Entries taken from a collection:
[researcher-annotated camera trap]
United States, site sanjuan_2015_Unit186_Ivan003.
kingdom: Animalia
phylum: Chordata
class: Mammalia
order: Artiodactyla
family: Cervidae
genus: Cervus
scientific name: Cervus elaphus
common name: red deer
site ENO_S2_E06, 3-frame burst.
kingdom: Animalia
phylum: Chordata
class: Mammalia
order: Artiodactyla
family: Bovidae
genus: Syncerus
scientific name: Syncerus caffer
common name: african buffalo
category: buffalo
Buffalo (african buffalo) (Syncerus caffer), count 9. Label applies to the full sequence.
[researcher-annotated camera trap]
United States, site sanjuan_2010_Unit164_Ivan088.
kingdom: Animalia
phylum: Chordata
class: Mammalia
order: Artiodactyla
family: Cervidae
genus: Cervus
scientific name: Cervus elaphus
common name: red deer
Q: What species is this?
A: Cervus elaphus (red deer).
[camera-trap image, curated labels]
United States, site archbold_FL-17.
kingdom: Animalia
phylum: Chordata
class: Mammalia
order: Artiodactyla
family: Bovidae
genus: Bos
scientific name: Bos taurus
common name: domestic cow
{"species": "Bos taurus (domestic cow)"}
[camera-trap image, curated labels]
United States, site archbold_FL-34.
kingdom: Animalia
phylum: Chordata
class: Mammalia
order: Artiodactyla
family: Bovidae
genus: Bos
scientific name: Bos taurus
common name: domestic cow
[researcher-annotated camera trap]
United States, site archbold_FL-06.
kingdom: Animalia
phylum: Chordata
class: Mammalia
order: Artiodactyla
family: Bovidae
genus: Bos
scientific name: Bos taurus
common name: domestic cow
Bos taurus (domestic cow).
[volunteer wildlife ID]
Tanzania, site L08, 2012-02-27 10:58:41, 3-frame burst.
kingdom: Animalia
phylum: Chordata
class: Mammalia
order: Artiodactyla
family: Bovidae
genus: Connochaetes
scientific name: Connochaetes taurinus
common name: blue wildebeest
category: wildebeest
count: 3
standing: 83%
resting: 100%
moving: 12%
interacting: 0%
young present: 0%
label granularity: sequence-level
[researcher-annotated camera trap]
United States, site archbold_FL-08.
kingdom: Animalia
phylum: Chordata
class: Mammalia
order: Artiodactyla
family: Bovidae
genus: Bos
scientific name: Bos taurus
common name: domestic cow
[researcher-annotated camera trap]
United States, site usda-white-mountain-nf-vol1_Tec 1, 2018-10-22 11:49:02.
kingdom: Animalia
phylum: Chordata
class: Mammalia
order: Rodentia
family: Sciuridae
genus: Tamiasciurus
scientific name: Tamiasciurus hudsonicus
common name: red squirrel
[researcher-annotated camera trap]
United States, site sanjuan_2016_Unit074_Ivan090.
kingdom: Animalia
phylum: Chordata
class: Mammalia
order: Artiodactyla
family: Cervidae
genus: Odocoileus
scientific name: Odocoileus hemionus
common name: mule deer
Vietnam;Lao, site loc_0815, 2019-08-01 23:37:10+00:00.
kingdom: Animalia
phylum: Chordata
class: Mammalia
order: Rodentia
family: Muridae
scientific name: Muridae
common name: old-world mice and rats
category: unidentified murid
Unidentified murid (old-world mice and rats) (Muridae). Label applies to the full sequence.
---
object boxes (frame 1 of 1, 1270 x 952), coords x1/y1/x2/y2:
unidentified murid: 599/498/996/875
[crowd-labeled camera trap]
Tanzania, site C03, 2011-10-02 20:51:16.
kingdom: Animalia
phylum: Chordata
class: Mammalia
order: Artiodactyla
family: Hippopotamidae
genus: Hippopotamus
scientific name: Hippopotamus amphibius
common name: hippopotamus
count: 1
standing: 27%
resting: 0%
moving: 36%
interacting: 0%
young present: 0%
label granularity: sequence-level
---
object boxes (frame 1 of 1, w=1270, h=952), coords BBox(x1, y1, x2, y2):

• [What needs to be done] Each record is to be repeated word for word, with none skipped.

• [Finished exercise]
[researcher-annotated camera trap]
United States, site sanjuan_2015_Unit186_Ivan003.
kingdom: Animalia
phylum: Chordata
class: Mammalia
order: Artiodactyla
family: Cervidae
genus: Cervus
scientific name: Cervus elaphus
common name: red deer
site ENO_S2_E06, 3-frame burst.
kingdom: Animalia
phylum: Chordata
class: Mammalia
order: Artiodactyla
family: Bovidae
genus: Syncerus
scientific name: Syncerus caffer
common name: african buffalo
category: buffalo
Buffalo (african buffalo) (Syncerus caffer), count 9. Label applies to the full sequence.
[researcher-annotated camera trap]
United States, site sanjuan_2010_Unit164_Ivan088.
kingdom: Animalia
phylum: Chordata
class: Mammalia
order: Artiodactyla
family: Cervidae
genus: Cervus
scientific name: Cervus elaphus
common name: red deer
Q: What species is this?
A: Cervus elaphus (red deer).
[camera-trap image, curated labels]
United States, site archbold_FL-17.
kingdom: Animalia
phylum: Chordata
class: Mammalia
order: Artiodactyla
family: Bovidae
genus: Bos
scientific name: Bos taurus
common name: domestic cow
{"species": "Bos taurus (domestic cow)"}
[camera-trap image, curated labels]
United States, site archbold_FL-34.
kingdom: Animalia
phylum: Chordata
class: Mammalia
order: Artiodactyla
family: Bovidae
genus: Bos
scientific name: Bos taurus
common name: domestic cow
[researcher-annotated camera trap]
United States, site archbold_FL-06.
kingdom: Animalia
phylum: Chordata
class: Mammalia
order: Artiodactyla
family: Bovidae
genus: Bos
scientific name: Bos taurus
common name: domestic cow
Bos taurus (domestic cow).
[volunteer wildlife ID]
Tanzania, site L08, 2012-02-27 10:58:41, 3-frame burst.
kingdom: Animalia
phylum: Chordata
class: Mammalia
order: Artiodactyla
family: Bovidae
genus: Connochaetes
scientific name: Connochaetes taurinus
common name: blue wildebeest
category: wildebeest
count: 3
standing: 83%
resting: 100%
moving: 12%
interacting: 0%
young present: 0%
label granularity: sequence-level
[researcher-annotated camera trap]
United States, site archbold_FL-08.
kingdom: Animalia
phylum: Chordata
class: Mammalia
order: Artiodactyla
family: Bovidae
genus: Bos
scientific name: Bos taurus
common name: domestic cow
[researcher-annotated camera trap]
United States, site usda-white-mountain-nf-vol1_Tec 1, 2018-10-22 11:49:02.
kingdom: Animalia
phylum: Chordata
class: Mammalia
order: Rodentia
family: Sciuridae
genus: Tamiasciurus
scientific name: Tamiasciurus hudsonicus
common name: red squirrel
[researcher-annotated camera trap]
United States, site sanjuan_2016_Unit074_Ivan090.
kingdom: Animalia
phylum: Chordata
class: Mammalia
order: Artiodactyla
family: Cervidae
genus: Odocoileus
scientific name: Odocoileus hemionus
common name: mule deer
Vietnam;Lao, site loc_0815, 2019-08-01 23:37:10+00:00.
kingdom: Animalia
phylum: Chordata
class: Mammalia
order: Rodentia
family: Muridae
scientific name: Muridae
common name: old-world mice and rats
category: unidentified murid
Unidentified murid (old-world mice and rats) (Muridae). Label applies to the full sequence.
---
object boxes (frame 1 of 1, 1270 x 952), coords x1/y1/x2/y2:
unidentified murid: 599/498/996/875
[crowd-labeled camera trap]
Tanzania, site C03, 2011-10-02 20:51:16.
kingdom: Animalia
phylum: Chordata
class: Mammalia
order: Artiodactyla
family: Hippopotamidae
genus: Hippopotamus
scientific name: Hippopotamus amphibius
common name: hippopotamus
count: 1
standing: 27%
resting: 0%
moving: 36%
interacting: 0%
young present: 0%
label granularity: sequence-level
---
object boxes (frame 1 of 1, w=1270, h=952), coords BBox(x1, y1, x2, y2):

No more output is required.